Picture of Sefton Eisenhart
Sefton Eisenhart
Author

Rare diseases are not all that rare—it’s a paradox we hear all the time. With more than 7,000 known examples, and upwards of 25 million Americans affected, rare diseases are actually common. We need to be our most vocal advocates. Looking forward to this year’s Rare Disease Week on Capitol Hill, we wanted to understand the importance of our relationship with legislators so that we can continue to achieve progress.

To do so, we’re looking back on one of the most important pieces of legislation to impact the rare disease community: the 1983 Orphan Drug Act. The definition of a rare disease is not very old. Congress created the parameters around what it means to be a “rare disease” as part of this landmark legislation:

“The term ‘rare disease or condition’ means any disease or condition which occurs so infrequently in the United States that there is no reasonable expectation that the cost of developing and making available in the United States a drug for such disease or condition will be recovered from sales in the United States of such drug.”

This ambivalent definition would be clarified a year later to say any condition that affects fewer than 200,000 people constitutes a rare disease.

It was a giant leap for the rare disease community, because it provided pharmaceutical companies with three important incentives: Federal funding of grants and contracts to perform clinical trials of orphan products, a tax credit of 50 percent of clinical testing costs, and an exclusive right to market the orphan drug for 7 years from the date of marketing approval.

Since 1983, the program has successfully launched over 600 drugs and biological products for rare diseases. To highlight just how impactful this legislation has been, between 1973 and 1983, fewer than 10 treatments for rare disease were approved.

Three main groups were active in spearheading the law: government, pharma, and patient advocates. But the patient advocates were the most important, because if citizens were not reaching out to their representatives and creating grass-roots organizations, politicians wouldn’t know that change was so critical. Without politicians creating new incentives, drug development would not have been feasible for pharmaceutical companies. It all started with a few voices, and it turned into a movement.

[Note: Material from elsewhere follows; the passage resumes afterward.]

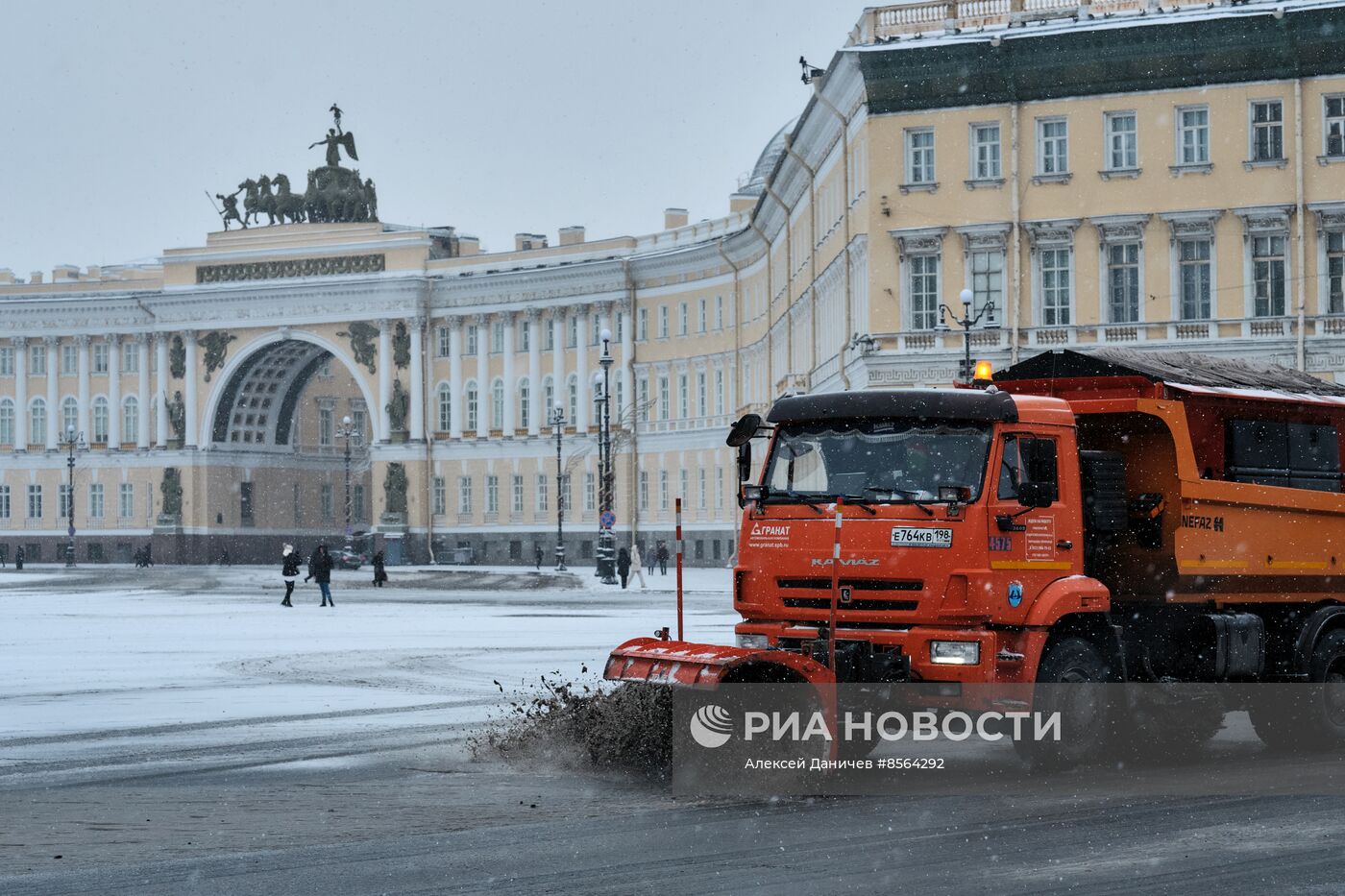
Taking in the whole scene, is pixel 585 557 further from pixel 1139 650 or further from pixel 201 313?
pixel 1139 650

Advocates got celebrity endorsements, they interacted with the media, they took out full-page newspaper ads, and they testified in front of congress. Having sparked a revolution in the development of rare disease treatment, they decided to formalize their ad hoc patient coalition, and this led to the creation of National Organization for Rare Disorders (NORD).

As Rare Disease Week on Capitol Hill draws closer, it is important to look back on all that has been accomplished by rare disease communities. Patient advocacy can make a real difference, and when we take proactive steps on behalf of our own communities, we foster progress. When we unite around a common good, we can change the world.